The AG’s suit, assigned to Chief Manhattan Federal Judge Colleen McMahon, who is also handling the NYCLU’s suit, charges the mayor, Shea and Monahan “deliberately failed to prevent NYPD officers from using [prohibited] tactics” to crack down on protesters.

Rumble in The Bronx

James cited Monahan’s personal involvement in a June 4 protest in The Bronx’s Mott Haven neighborhood where cops trapped 250 protesters using a technique known as “kettling” — and then arrested them for violating a curfew instituted by de Blasio.

During the sweep, legal observers with the National Lawyers Guild, who were supposed to be exempt from the curfew, were also detained.

The AG alleged that hundreds of protesters were hemmed in by the cops and then told to disperse due to the arrival of the 8 p.m. curfew then in effect. With Monahan supervising, cops then rushed in and began making mass arrests, the lawsuit states.

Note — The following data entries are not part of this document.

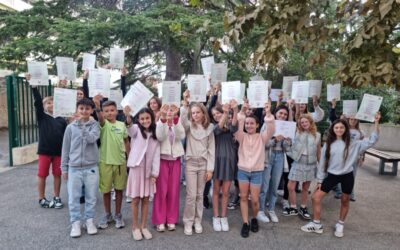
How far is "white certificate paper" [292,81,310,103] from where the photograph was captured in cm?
483

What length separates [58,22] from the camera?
7.94 meters

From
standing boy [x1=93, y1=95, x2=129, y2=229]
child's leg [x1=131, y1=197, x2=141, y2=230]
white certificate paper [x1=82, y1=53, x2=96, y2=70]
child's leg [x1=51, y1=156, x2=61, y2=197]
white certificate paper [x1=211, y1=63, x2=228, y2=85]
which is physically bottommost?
child's leg [x1=131, y1=197, x2=141, y2=230]

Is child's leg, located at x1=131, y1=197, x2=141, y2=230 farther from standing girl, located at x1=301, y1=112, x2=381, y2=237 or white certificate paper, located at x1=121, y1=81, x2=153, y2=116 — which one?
standing girl, located at x1=301, y1=112, x2=381, y2=237

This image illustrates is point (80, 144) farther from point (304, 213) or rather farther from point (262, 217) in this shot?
point (304, 213)

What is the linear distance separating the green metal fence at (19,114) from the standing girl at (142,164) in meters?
4.57

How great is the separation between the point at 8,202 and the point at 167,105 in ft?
10.3

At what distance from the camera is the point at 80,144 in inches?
160

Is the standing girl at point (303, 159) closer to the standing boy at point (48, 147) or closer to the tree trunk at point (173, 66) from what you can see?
the standing boy at point (48, 147)

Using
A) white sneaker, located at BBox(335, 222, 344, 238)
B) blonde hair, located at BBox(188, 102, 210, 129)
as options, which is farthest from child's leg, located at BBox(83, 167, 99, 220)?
white sneaker, located at BBox(335, 222, 344, 238)

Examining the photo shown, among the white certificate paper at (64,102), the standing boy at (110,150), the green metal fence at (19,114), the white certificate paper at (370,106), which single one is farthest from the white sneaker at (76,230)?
the green metal fence at (19,114)

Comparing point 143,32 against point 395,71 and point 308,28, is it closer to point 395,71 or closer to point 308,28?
point 308,28

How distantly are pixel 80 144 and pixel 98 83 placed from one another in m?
0.79

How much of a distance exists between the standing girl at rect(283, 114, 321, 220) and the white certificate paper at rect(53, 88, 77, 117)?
9.98 ft

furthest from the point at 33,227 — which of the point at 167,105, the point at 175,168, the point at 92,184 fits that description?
the point at 167,105
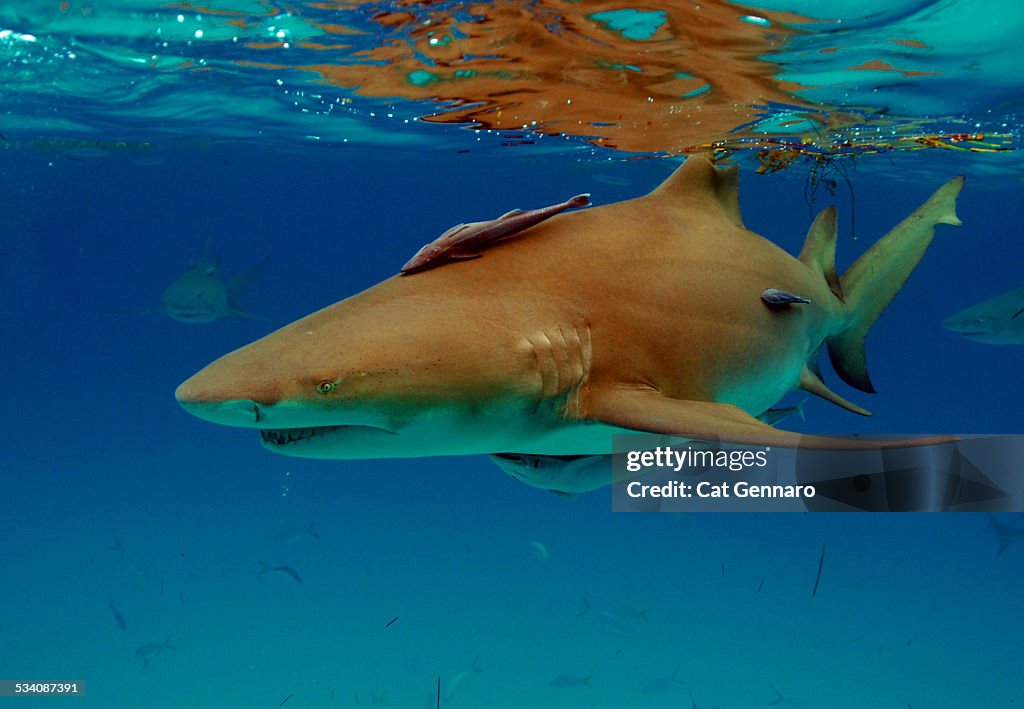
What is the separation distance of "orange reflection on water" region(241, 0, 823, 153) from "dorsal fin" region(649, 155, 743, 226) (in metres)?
4.09

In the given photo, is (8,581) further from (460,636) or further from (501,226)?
(501,226)

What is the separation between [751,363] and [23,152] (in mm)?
25014

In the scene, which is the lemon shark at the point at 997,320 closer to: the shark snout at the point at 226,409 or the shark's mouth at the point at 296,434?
the shark's mouth at the point at 296,434

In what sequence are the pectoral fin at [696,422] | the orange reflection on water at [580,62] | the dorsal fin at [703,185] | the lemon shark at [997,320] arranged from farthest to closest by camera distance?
the lemon shark at [997,320]
the orange reflection on water at [580,62]
the dorsal fin at [703,185]
the pectoral fin at [696,422]

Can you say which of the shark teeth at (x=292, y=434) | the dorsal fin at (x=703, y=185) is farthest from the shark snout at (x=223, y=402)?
the dorsal fin at (x=703, y=185)

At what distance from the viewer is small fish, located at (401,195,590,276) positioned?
10.2 ft

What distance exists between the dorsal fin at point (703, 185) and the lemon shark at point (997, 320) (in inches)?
303

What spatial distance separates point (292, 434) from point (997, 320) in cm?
1093

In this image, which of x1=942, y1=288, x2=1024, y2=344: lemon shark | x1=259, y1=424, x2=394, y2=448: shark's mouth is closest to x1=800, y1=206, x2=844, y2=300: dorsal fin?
x1=259, y1=424, x2=394, y2=448: shark's mouth

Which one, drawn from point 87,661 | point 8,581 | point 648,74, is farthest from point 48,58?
point 8,581

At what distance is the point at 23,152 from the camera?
872 inches

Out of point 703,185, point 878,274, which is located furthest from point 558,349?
point 878,274

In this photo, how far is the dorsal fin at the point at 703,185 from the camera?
410 centimetres

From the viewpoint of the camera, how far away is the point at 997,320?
10375 millimetres
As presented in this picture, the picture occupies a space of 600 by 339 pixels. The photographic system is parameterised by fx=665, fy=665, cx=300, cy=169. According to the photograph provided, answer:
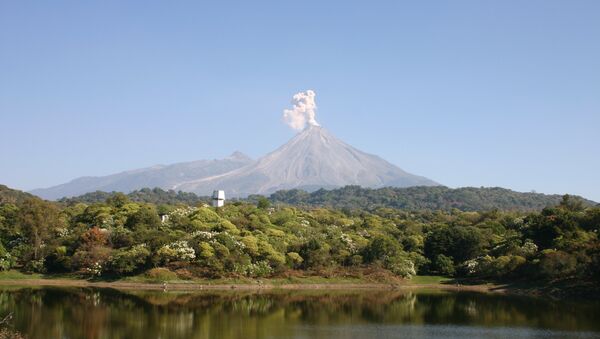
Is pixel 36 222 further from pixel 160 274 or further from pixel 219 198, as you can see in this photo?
pixel 219 198

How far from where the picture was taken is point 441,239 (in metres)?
62.2

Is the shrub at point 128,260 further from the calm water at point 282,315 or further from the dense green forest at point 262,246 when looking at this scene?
the calm water at point 282,315

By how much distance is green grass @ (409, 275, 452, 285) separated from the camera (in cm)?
5795

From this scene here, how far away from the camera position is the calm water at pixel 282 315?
31.0 meters

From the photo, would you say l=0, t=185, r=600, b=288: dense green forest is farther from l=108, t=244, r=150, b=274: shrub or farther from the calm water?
the calm water

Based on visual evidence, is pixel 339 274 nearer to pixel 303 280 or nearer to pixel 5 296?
pixel 303 280

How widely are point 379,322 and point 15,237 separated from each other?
3549 cm

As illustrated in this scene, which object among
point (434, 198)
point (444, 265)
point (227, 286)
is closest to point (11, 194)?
point (227, 286)

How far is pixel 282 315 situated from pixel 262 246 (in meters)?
19.1

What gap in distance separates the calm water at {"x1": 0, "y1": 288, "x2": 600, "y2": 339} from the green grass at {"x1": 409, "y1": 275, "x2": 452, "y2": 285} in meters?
8.66

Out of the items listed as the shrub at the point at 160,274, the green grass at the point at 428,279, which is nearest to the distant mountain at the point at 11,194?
the shrub at the point at 160,274

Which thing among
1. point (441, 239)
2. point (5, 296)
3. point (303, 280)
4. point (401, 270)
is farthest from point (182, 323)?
point (441, 239)

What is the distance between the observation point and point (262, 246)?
56.0 meters

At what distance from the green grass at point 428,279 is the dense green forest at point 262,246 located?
2.61ft
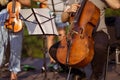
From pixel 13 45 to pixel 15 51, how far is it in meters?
0.10

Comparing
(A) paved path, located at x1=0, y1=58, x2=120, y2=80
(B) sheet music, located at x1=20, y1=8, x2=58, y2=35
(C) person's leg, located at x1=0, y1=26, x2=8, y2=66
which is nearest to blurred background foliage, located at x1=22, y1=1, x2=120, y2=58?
(A) paved path, located at x1=0, y1=58, x2=120, y2=80

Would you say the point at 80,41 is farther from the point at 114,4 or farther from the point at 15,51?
the point at 15,51

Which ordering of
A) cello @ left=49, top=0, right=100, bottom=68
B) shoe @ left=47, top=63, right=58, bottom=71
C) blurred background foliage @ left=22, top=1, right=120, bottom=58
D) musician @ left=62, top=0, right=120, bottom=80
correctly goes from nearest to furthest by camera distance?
cello @ left=49, top=0, right=100, bottom=68, musician @ left=62, top=0, right=120, bottom=80, shoe @ left=47, top=63, right=58, bottom=71, blurred background foliage @ left=22, top=1, right=120, bottom=58

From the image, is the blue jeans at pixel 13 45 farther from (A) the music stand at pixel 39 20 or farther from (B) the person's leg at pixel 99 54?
(B) the person's leg at pixel 99 54

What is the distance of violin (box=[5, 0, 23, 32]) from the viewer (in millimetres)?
5551

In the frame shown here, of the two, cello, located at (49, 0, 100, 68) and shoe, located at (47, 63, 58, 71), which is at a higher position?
cello, located at (49, 0, 100, 68)

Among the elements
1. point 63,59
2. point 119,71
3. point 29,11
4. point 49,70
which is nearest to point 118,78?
point 119,71

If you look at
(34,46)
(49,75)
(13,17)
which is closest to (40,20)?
(13,17)

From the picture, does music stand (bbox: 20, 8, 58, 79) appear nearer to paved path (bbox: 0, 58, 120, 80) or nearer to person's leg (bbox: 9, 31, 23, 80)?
person's leg (bbox: 9, 31, 23, 80)

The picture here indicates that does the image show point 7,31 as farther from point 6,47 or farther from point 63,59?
point 63,59

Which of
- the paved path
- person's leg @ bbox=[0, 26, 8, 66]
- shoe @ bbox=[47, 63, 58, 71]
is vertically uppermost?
person's leg @ bbox=[0, 26, 8, 66]

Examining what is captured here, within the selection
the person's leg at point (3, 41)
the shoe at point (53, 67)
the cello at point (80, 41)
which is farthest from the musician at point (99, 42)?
the shoe at point (53, 67)

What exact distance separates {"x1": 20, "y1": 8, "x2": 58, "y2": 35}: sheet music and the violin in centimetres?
8

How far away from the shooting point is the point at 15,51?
601 centimetres
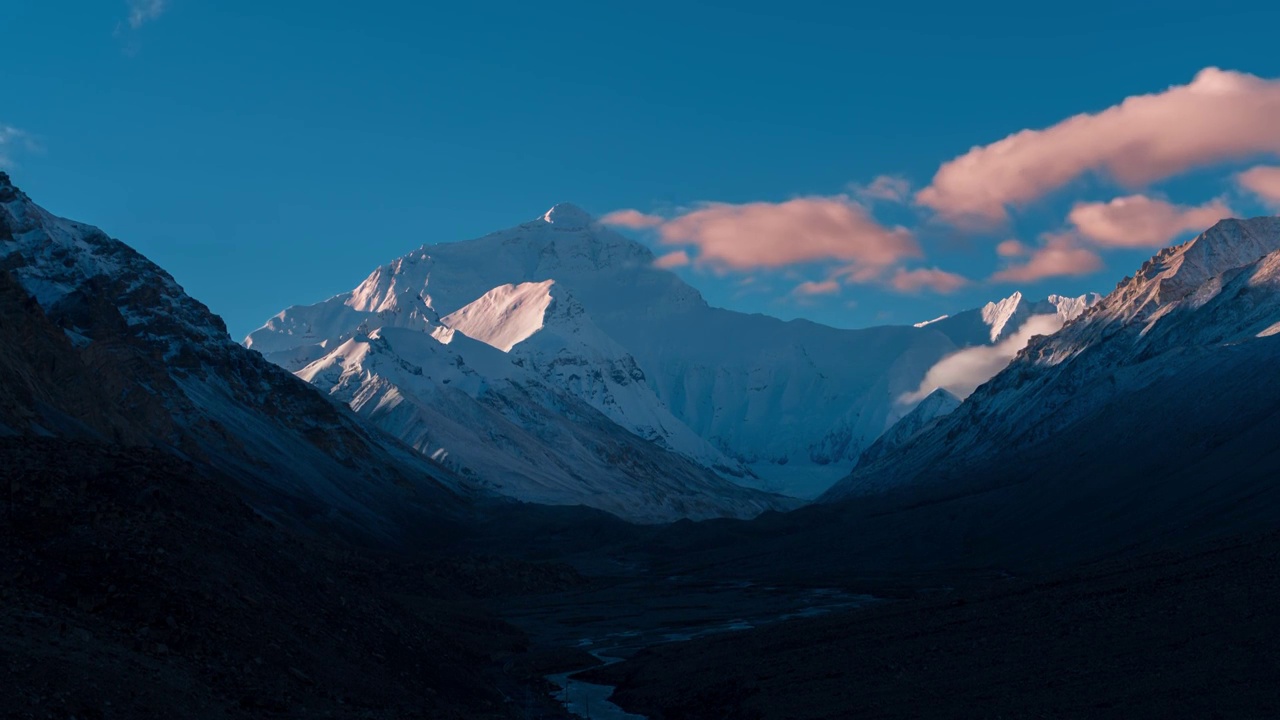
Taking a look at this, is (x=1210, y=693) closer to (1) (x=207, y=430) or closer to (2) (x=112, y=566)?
(2) (x=112, y=566)

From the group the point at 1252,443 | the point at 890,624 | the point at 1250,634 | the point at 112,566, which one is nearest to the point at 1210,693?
the point at 1250,634

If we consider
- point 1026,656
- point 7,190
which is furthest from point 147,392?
point 1026,656

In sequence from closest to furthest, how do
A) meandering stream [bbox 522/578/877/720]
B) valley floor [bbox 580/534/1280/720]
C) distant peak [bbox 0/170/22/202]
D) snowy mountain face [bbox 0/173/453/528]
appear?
valley floor [bbox 580/534/1280/720]
meandering stream [bbox 522/578/877/720]
snowy mountain face [bbox 0/173/453/528]
distant peak [bbox 0/170/22/202]

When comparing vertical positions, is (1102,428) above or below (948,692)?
above

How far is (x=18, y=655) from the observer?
29.3 meters

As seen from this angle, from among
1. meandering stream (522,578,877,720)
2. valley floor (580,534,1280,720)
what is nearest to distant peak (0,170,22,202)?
meandering stream (522,578,877,720)

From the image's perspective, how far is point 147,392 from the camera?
14525 centimetres

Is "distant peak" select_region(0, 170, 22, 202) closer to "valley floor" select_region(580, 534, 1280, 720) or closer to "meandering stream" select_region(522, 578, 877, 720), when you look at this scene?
"meandering stream" select_region(522, 578, 877, 720)

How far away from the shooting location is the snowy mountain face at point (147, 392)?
11731cm

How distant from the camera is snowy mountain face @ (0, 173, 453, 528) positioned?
117 m

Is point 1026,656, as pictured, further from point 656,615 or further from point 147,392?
point 147,392

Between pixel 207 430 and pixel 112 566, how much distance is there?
116 metres

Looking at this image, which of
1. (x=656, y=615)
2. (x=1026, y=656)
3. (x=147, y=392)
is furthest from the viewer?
(x=147, y=392)

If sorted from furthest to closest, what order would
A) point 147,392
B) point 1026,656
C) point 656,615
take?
point 147,392
point 656,615
point 1026,656
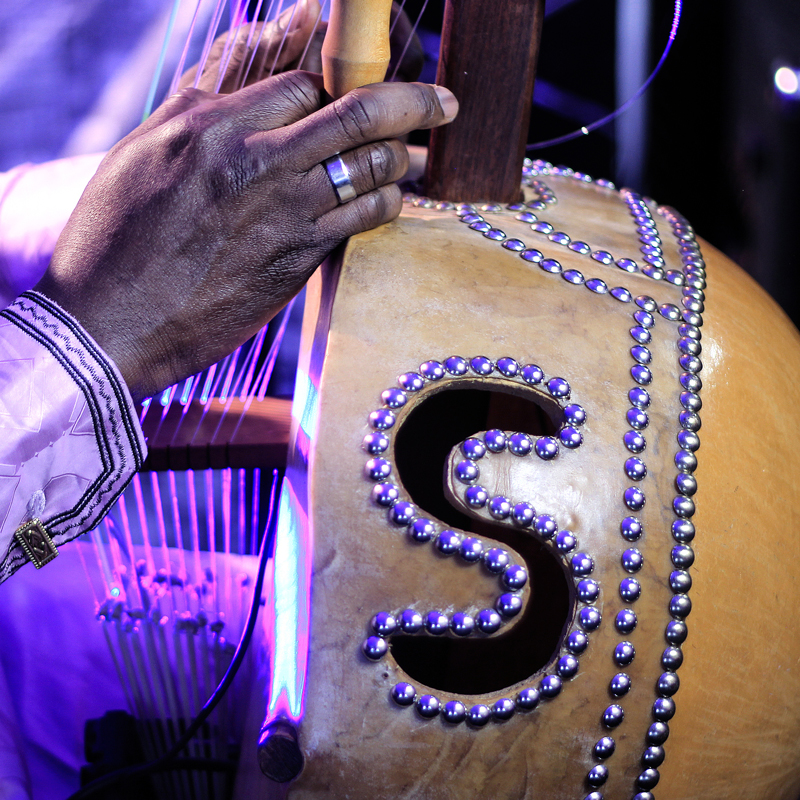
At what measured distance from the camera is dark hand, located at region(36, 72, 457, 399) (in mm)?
583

Monahan “allowed the interference with legal observers” and “directed NYPD officers to make multiple unlawful arrests,” the suit alleges.

New York State Attorney General Letitia James.
New York State Attorney General Letitia James.
@NewYorkStateAG/Twitter

The suit further charges that Monahan personally “witnessed officers engage in excessive force against protesters” and did nothing to stop them.

Human Rights Watch later charged the NYPD’s actions amounted to human rights abuses.

The Mott Haven protest also surfaced in the DOI’s December report, which noted that investigators had interviewed Monahan and described his involvement in the incident in which legal observers were taken into custody.

The DOI quoted Monahan as blaming the NYPD’s Legal Bureau, insisting that they had okayed the arrest of the attorney observers but that “when he learned of the arrests of legal observers, he ordered their release.”

Those same allegations regarding the Mott Haven arrests are outlined in the NYCLU’s lawsuit, and they echo Monahan’s involvement in the RNC protest arrests nearly 17 years ago.

The CCRB did a lengthy investigation and determined that Monahan was in charge when cops trapped a group of protesters — and ordered them to disperse without providing them a way out.

In a 2006 letter to then-Police Commissioner Ray Kelly, the CCRB warned the department to make sure lawful protesters are given a chance to respond to police orders before cops sweep in to make mass arrests.

Two Monitors Better Than One?

James’ suit notes that Monahan was responsible for keeping both the mayor and Shea informed on police response to last year’s protests — and that Monahan had acknowledged that “a lot of” cops weren’t properly trained to handle them.

The AG requested the appointment of a monitor to oversee NYPD’s handling of future demonstrations.

The NYPD is already subject to oversight by a monitor, attorney Peter Zimroth, appointed following the 2013 federal court order finding the NYPD had for years violated the civil rights of tens of thousands of Black and Hispanic people through the unconstitutional use of stop-and-frisk.

The attorney general also asked the judge to issue an order finding that “the policies and practices that the NYPD used during these protests were unlawful.”

An NYPD spokesperson on Thursday declined to discuss specific allegations in James’ suit, but issued a prepared statement insisting that the department “welcomes reform and has embraced the recent suggestions by both the city’s Department of Investigation and the city’s Law Department.”

“As the mayor has said, adding another layer does not speed up the process of continued reform, which we have embraced and led the way on,” the statement added.